Please format the lines of the records below, from the one containing "Is point 155,210" through the one containing "Answer: (164,192), (100,183), (141,179), (212,141)", as a Markdown table with the columns No. and Line. Number each row and leave out blank lines.

[Rows of spatial question data]
+ + +

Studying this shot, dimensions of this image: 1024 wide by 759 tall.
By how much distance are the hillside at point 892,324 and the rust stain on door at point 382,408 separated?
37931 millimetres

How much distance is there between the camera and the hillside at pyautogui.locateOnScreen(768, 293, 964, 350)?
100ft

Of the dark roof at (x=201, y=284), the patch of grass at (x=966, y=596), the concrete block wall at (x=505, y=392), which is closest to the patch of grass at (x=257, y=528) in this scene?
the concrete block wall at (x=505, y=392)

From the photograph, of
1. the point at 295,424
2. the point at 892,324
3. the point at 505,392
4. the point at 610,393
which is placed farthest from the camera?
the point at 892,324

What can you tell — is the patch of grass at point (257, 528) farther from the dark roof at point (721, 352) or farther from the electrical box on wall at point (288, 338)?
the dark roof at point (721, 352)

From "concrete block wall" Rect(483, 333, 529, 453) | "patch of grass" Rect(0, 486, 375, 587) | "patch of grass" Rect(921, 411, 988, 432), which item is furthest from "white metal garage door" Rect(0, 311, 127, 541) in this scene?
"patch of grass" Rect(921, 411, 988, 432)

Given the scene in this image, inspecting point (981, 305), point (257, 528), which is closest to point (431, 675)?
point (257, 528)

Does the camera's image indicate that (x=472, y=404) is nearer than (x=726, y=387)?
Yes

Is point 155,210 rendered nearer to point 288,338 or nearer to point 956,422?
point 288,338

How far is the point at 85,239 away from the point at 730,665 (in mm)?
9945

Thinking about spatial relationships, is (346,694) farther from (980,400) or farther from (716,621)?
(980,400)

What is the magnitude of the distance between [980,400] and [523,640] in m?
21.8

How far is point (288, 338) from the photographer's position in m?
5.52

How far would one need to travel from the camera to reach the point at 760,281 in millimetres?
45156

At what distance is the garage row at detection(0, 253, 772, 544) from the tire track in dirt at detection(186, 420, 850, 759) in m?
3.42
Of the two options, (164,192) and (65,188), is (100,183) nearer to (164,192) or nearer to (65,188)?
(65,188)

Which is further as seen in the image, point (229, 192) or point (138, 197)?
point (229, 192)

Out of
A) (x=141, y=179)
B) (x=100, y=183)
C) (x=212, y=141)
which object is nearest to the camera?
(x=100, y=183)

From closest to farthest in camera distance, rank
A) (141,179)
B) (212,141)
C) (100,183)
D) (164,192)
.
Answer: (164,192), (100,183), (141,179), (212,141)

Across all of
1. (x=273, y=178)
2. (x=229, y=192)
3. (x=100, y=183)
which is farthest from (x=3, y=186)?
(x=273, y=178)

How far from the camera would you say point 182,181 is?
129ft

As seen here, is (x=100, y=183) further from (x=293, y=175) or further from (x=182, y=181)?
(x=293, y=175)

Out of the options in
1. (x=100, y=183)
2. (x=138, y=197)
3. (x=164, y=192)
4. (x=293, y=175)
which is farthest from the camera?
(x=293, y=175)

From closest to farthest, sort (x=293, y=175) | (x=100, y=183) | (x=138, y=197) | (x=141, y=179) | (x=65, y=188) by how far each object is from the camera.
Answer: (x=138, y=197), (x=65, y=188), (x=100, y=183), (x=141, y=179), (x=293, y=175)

+ + +

* **EXERCISE RESULT**
| No. | Line |
|---|---|
| 1 | Is point 155,210 rendered nearer to point 288,338 or nearer to point 956,422? |
| 2 | point 288,338 |
| 3 | How far is the point at 85,239 away from the point at 730,665 (in mm)? |
| 4 | 9945 |
| 5 | Thinking about spatial relationships, is (346,694) farther from (980,400) or farther from (716,621)? |
| 6 | (980,400) |
| 7 | What is the magnitude of the distance between [980,400] and [523,640] in m? |
| 8 | 21.8 |
| 9 | How far is point (288, 338) from the photographer's position in m? |
| 10 | 5.52 |
| 11 | How far would one need to travel from the camera to reach the point at 760,281 in millimetres? |
| 12 | 45156 |
| 13 | At what distance is the garage row at detection(0, 253, 772, 544) from the tire track in dirt at detection(186, 420, 850, 759) in m? |
| 14 | 3.42 |
| 15 | Of the two options, (164,192) and (65,188), is (100,183) nearer to (164,192) or nearer to (65,188)? |
| 16 | (65,188) |
| 17 | Which is further as seen in the image, point (229, 192) or point (138, 197)? |
| 18 | point (229, 192) |
| 19 | Out of |
| 20 | A) (x=141, y=179) |
| 21 | B) (x=100, y=183) |
| 22 | C) (x=212, y=141) |
| 23 | which object is nearest to the camera? |
| 24 | (x=100, y=183) |
| 25 | From closest to farthest in camera distance, rank |
| 26 | A) (141,179) |
| 27 | B) (212,141) |
| 28 | C) (100,183) |
| 29 | D) (164,192) |
| 30 | . |
| 31 | Answer: (164,192), (100,183), (141,179), (212,141) |